__TO DO__. Copy out every line in the records below that contains the word "slope".

__ENTRIES PROVIDED__.
----
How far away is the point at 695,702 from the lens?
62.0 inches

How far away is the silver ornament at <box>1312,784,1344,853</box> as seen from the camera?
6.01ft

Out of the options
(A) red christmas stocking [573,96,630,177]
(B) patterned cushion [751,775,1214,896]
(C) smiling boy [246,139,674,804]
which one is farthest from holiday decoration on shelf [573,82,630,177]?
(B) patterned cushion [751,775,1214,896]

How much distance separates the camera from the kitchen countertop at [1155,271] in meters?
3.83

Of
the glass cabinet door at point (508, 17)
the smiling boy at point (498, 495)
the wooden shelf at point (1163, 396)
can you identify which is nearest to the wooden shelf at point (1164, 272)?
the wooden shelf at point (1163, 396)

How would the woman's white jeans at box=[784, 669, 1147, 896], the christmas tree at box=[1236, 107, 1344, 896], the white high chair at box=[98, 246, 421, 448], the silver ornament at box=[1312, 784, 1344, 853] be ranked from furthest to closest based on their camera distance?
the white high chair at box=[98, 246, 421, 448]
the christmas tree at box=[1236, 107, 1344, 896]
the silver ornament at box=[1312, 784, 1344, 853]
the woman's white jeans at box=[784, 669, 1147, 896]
----
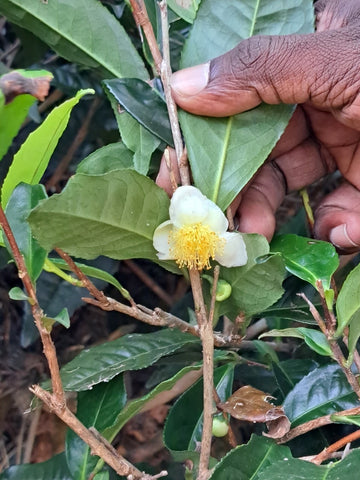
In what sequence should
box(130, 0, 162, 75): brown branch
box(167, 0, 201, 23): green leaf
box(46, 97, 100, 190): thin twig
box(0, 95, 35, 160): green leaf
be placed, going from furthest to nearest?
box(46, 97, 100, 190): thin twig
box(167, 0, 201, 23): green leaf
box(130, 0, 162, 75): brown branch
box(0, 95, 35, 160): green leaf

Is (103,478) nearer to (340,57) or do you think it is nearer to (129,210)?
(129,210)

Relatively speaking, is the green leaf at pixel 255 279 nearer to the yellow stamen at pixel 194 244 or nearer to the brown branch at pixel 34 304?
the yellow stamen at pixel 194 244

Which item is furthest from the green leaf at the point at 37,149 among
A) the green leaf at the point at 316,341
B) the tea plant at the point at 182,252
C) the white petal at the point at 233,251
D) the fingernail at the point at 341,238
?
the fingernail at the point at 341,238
----
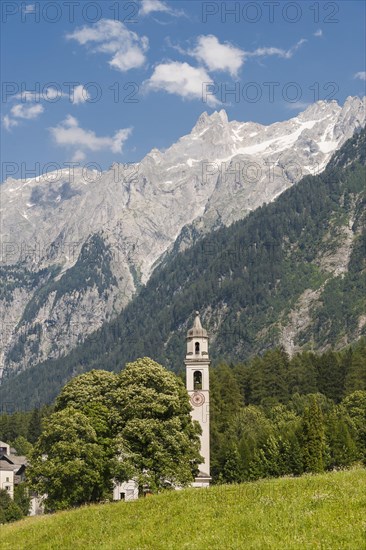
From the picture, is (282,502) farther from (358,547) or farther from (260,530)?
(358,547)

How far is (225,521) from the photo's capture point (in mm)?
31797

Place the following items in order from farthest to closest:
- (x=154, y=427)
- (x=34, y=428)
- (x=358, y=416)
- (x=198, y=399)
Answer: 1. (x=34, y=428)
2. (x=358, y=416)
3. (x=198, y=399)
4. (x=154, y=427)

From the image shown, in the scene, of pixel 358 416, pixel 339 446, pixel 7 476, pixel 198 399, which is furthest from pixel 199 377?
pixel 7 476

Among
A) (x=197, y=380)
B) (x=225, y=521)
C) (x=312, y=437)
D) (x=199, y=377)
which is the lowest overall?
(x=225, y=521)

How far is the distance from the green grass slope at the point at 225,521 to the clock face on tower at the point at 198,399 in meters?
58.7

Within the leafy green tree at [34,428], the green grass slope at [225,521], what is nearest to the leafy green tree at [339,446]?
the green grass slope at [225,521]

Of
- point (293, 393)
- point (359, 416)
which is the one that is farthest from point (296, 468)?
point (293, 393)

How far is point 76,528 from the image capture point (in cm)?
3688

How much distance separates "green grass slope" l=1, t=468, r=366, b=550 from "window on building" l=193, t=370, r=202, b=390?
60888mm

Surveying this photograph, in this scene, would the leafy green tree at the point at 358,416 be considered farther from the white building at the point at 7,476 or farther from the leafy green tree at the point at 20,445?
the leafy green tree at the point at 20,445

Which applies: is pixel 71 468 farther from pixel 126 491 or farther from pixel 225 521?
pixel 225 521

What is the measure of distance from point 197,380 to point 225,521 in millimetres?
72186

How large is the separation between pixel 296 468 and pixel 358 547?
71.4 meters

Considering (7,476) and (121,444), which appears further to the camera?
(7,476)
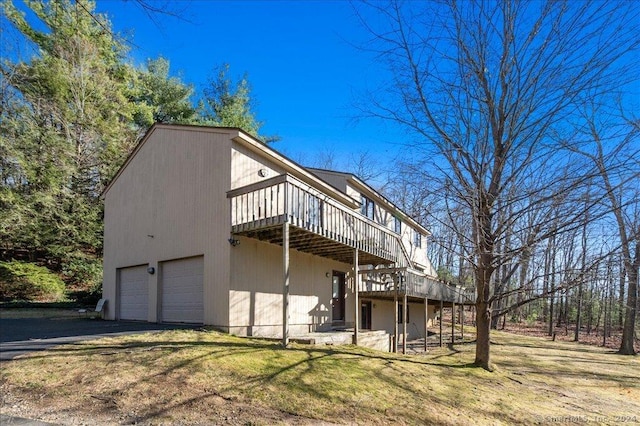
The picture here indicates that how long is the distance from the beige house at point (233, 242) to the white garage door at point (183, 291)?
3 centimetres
----
__RESULT OF THE TASK__.
How far is the distance from the green grass slope at the point at 225,521 to the clock face on tower at the point at 198,399 in meters?
Within the leafy green tree at [34,428], the green grass slope at [225,521], what is nearest to the leafy green tree at [339,446]?
the green grass slope at [225,521]
How much distance separates "green grass slope" l=1, t=468, r=366, b=550 from "window on building" l=193, t=370, r=202, b=390?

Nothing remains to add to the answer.